In what is probably the most magical story of the collection, ‘Invading Species’, we follow single mother, Meredith, as she attempts to cope with the impending demise of her terminally ill daughter, Celeste. Preparing herself for the afterlife she is convinced exists, eight-year-old Celeste has taken to hiding inside her mother’s Grandfather clock, what she calls ‘death practice’. Supported by new neighbour and widower, Cohen, a metaphorical grim-reaper who spends his days hacking at the garden with a scythe, Meredith can only wait for her daughter to die, Appel ending the story beautifully when Celeste’s end eventually comes.
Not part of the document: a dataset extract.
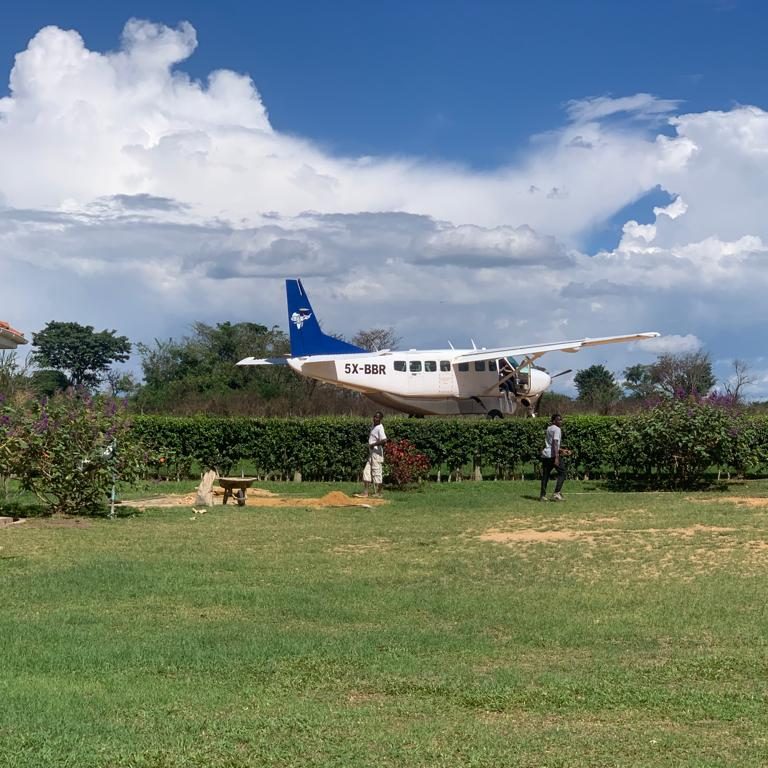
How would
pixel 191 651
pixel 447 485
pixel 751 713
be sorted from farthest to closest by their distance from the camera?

Other stories in the collection also explore the theme of death, Appel successfully managing to avoid a perhaps inevitable depressive tone with his beautiful and, often, uplifting prose and imagery. In ‘The Resurrection Bake-Off, a reputable doctor deals with his wife’s cancer, and the possible return of his dead mistress, during a period that sees many of the world’s dead suddenly coming back to life. In ‘The Orchard’, a fourteen-year-old would-be-poet watches his still-married mother form a relationship with exquisitely-named pensioner, Happy Gallows, who, of course, is hiding a secret of his own. And, in ‘Shell Game with Organs’, a budding magician, whose best friend is a parrot named Houdini, considers donating a kidney to his sick girlfriend. Will the relationship survive?
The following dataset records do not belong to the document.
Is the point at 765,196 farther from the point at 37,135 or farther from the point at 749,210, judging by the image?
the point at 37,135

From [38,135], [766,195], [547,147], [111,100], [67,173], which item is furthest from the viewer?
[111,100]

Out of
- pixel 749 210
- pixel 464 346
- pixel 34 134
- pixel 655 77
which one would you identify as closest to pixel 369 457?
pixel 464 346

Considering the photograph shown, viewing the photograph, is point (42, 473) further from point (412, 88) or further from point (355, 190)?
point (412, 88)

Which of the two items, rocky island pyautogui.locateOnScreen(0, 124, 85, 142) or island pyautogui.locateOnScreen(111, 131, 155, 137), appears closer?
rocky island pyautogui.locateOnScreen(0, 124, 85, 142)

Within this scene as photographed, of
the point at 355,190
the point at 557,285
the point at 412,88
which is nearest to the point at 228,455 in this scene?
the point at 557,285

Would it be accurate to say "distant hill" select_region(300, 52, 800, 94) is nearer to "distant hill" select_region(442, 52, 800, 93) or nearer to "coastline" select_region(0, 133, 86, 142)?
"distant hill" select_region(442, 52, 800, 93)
Jacob M Appel has a very special gift for storytelling, both his characters and their settings possessing a magical quality that brings them to life on the page. Exploring different lifetimes, parallel universes and, even, other planets, in Miracles and Conundrums of the Secondary Planets, Appel successfully pulls his reader into each and every one of his worlds, his characters and the dilemmas they face lingering long after their stories are finished. Indeed, readers of Jacob M Appel’s work will be hard pushed not to find themselves thinking about this writer and his stories, and wanting to read more, weeks, or even months, after the collection has been returned to the bookshelf.
Miracles and Conundrums of the Secondary Planets is published by Black Lawrence Press and is available now from Amazon.